Em reunião com as organizações da Campanha Despejo Zero, representantes dos escritórios da agência ONU-Habitat e do Alto Comissariado da ONU para os Direitos Humanos situados no Brasil se mostraram atentos à situação. A própria Alta Comissária da ONU para os Direitos Humanos, Michelle Bachelet, mencionou expressamente a onda de remoções violenta que vem acontecendo no país em seu recente pronunciamento na 45ª Sessão do Conselho de Direitos Humanos da ONU.
Infelizmente, mesmo diante de todas essas manifestações, o governo brasileirocontinua omisso em relação ao tema. São abundantes os alertas e pedidos de atuação emitidos por autoridades internacionais, havendo ainda orientações concretas fornecidas pela Relatoria Especial da ONU para o Direito à Moradia Adequada e também pela ONU-Habitat. Há até mesmo um Projeto de Lei em tramitação no Congresso Nacional (PL 1975/2020) que propõe a suspensão do cumprimento de toda e qualquer medida judicial, extrajudicial ou administrativa que resulte em despejos, desocupações ou remoções forçadas, durante o estado de calamidade pública reconhecido em razão da Covid-19.
O governo brasileiro dispõe, portanto, de todos os meios possíveis para realizar essa suspensão em nível nacional, sendo a adoção imediata desta medida uma questão humanitária e de saúde pública. Estamos falando da vida de 20.000 brasileiros e brasileiras já removidos, mas também falamos de prevenir que outras centenas de milhares de pessoas que hoje se encontram ameaçadas de remoção possam estar protegidas, no mínimo, durante o período de pandemia. Nunca ficou tão evidente quanto neste momento de crise sanitária o que organizações e movimentos da sociedade civil vêm dizendo há anos: o direito à moradia é expressão material do direito à vida. Não é aceitável a omissão do governo brasileiro em relação aos despejos e remoções. Ao deixar desamparadas famílias ameaçadas de despejo, o Brasil pode condená-las à morte.

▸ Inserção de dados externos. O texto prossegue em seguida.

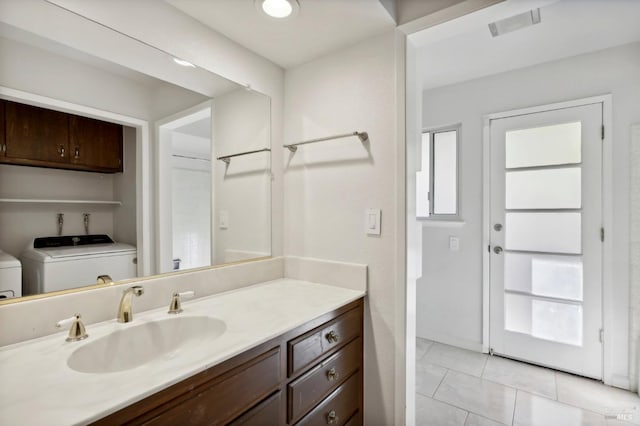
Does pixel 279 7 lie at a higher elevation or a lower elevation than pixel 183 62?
higher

Rodrigo Faria G. Iacovini é advogado, doutor em planejamento urbano e regional pela USP, coordenador da Escola da Cidadania do Instituto Pólis e assessor da Global Platform for the Right to the City. Foi coordenador executivo do Instituto Brasileiro de Direito Urbanístico e trabalhou na Relatoria Especial da ONU para o Direito à Moradia Adequada.